Are you going to follow the ratings?
I am not going to do that, for a number of reasons. Because that’s not how NBC works. At Fox, if it’s your show, you get the ratings. Here, you don’t. When I realized there was a different system I asked why that is. And their belief is they want talent to focus on their job and the producers to worry about things like the ratings. And I thought ‘That sounds like a damn good system to me.’ I have to focus on putting on a good show and there’s a whole team of people concerned about putting points on the board.
On Ellen you talked about how you wouldn’t say no to having President Trump on the show. Have you reached out to the White House for an interview?
I have not. I have no pending request for the president. But that doesn’t mean I never will. We’re just getting started so we’re pretty jam-packed in the first couple of weeks. But I bet there will be a Trump interview at some point. He’s the sitting president of the United States. There’s so much I’d like to talk to him about. Obviously, that’s political, but I’m not saying we’re never going to be political. That’s not our mission statement but it’s also not cable news prime time, which is all politics.
You also expressed a feeling that it was a relief to come over here and not have to cover him every night. Is that true?
It is a relief to be out of the vitriolic stew that is cable news prime time. And the stew got spicier under President Trump for every journalist, not just for me. While I was perfectly capable of doing it, that doesn’t mean I enjoyed it. And frankly, a lot of my former colleagues who are still in cable news, not just at Fox, but elsewhere, have similar feelings. It’s not the way it used to be, being a journalist today. He is effectively, and not just him, but his most ardent supporters, have made us players on the field instead of on the sidelines where we belong. That’s not to say there’s not media bias. There are so many reporters who are completely biased against Trump, it’s absurd.
Uh. Right. But it’s absurd. He’s right that they’re biased against him. They’re extremely biased against him. And some play right into it. They do themselves no service with that tactic. But that doesn’t change the fact that he puts them in a dangerous place by targeting them. You’ve got the alt-right stoking every divisive fire they can. You have conservatives who see their issues diminished regularly, or ignored, or mocked. Why can’t I watch the Emmys without seeing Sean Spicer? What was he doing there? Can’t I just watch the fabulous gowns? Can’t I have an escape? Must everything be political? Everything? EVERYTHING! I’m sick of it. And I’m not the only one.
Do you see yourself going on MSNBC’s prime time to talk about these topics or even to promote the show?
No. I don’t. I was hired by NBC. I’ve been promoting it on the Today show and I think that’s what’s expected of me and that’s what I plan on doing.
How has the transition been?
I’ve had an extremely warm welcome, from the top on down. I can’t say enough good things about Andy and Noah, the staff and the crews.
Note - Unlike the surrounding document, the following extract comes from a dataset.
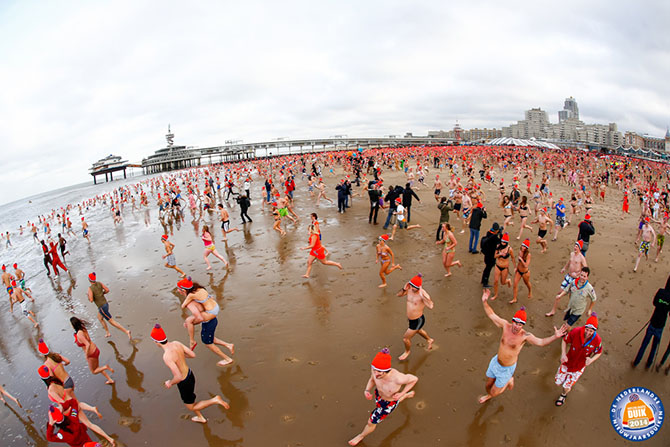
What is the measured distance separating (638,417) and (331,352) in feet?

My mom came in for a segment for a practice show. My stage manager, Vinnie, brought her flowers. Just because! Freakin’ love Vinnie. And there are a lot of Vinnies around here.
And leaving Fox? Do you still talk to friends there?
There’s no bad blood between me and anyone at Fox News. I’ve had well wishes from [Sean] Hannity, from Rupert [Murdoch] and Lachlan [Murdoch] on down. My closest friend in the world works at Fox News. The godmother to my child, Janice Dean. Every single person on the daytime lineup, with one or two exceptions, is a good friend of mine. Some of them are going to be in the audience when I launch the show. I was there for 13 years. I don’t know what is said about my departure because I don’t read those stories. I know what is true. But the truth is I left on very good terms and I’m proud of that fact. It’s hard to leave something that’s been good to you.
What do you think about the changes since you left. Bill O’Reilly leaving and Laura Ingraham getting her own show?
I think Fox is going to be great. I think already their numbers are strong again. Fox News has a very loyal audience and that is a blessing to them. And I think it’s obviously a rebuilding year, but from what I can see they’re rebuilding beautifully. So I have no worries about them.
Your Sunday show, or the prime time show, wherever it lands on the NBC schedule, when do you think you’re going to start thinking about that?
They’re already thinking about it. They’ve got correspondents dispatched on assignments for that. Those kinds of stories take a lot of lead time. But I don’t have to start thinking about it until whenever the end of Sunday Night Football and the Olympics is. I won’t be able to do as many as the in-depth pieces myself once that relaunches because I’ll have to be in the studio five days a week, but it’s pretty easy for me to shoot the wraps [on camera introductions/and closing segments] and I can travel here and there. But the other correspondents are shooting them now.